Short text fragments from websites
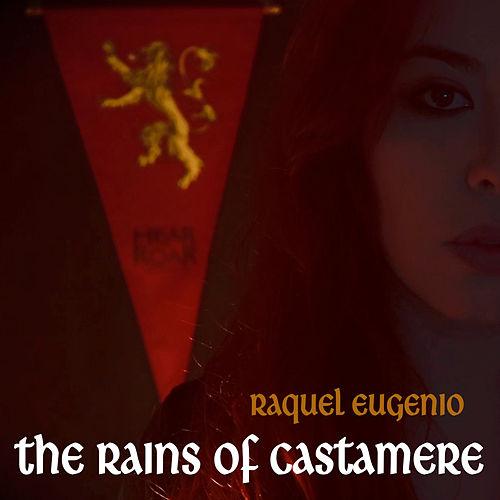 The Rains of Castamere von Raquel Eugenio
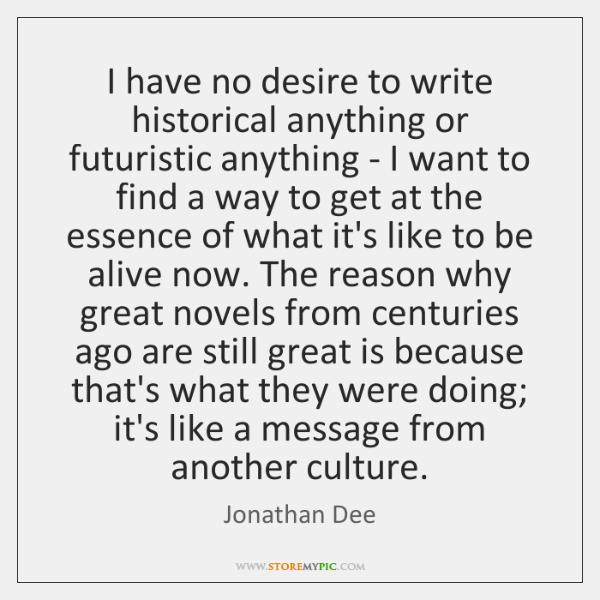 I have no desire to write historical anything or futuristic anything - ...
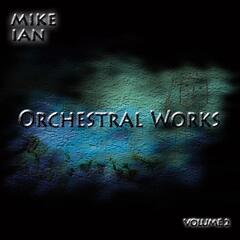 Orchestral Works, Vol. Two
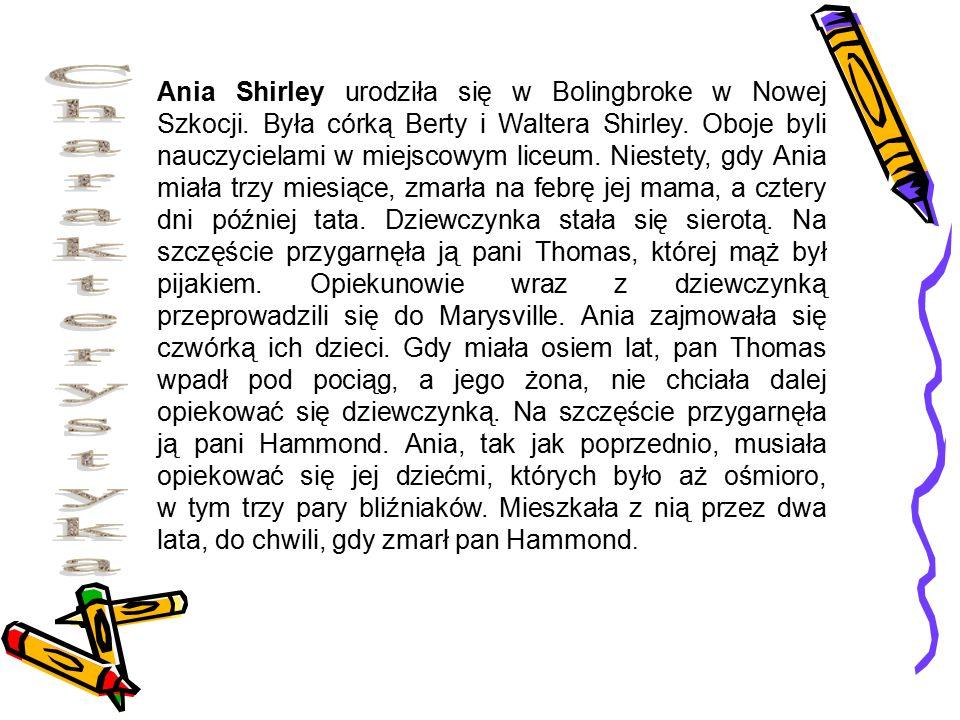 Ania Shirley urodziła się w Bolingbroke w Nowej Szkocji. Była córką Berty i Waltera Shirley. Oboje byli nauczycielami w miejscowym liceum. Niestety, g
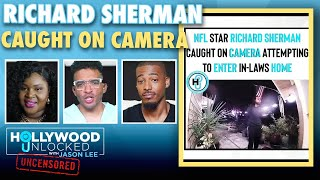 Footage shows what happened with Richard Sherman!!   Hollywood Unlocked UNCENSORED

▶ **Try it**
Quote exactly, and only, the lines from the line containing "Ania Shirley urodziła" through the final line of the records above, both included, omitting any pictures.

▶ **Task solution**
 Ania Shirley urodziła się w Bolingbroke w Nowej Szkocji. Była córką Berty i Waltera Shirley. Oboje byli nauczycielami w miejscowym liceum. Niestety, g
 Footage shows what happened with Richard Sherman!!   Hollywood Unlocked UNCENSORED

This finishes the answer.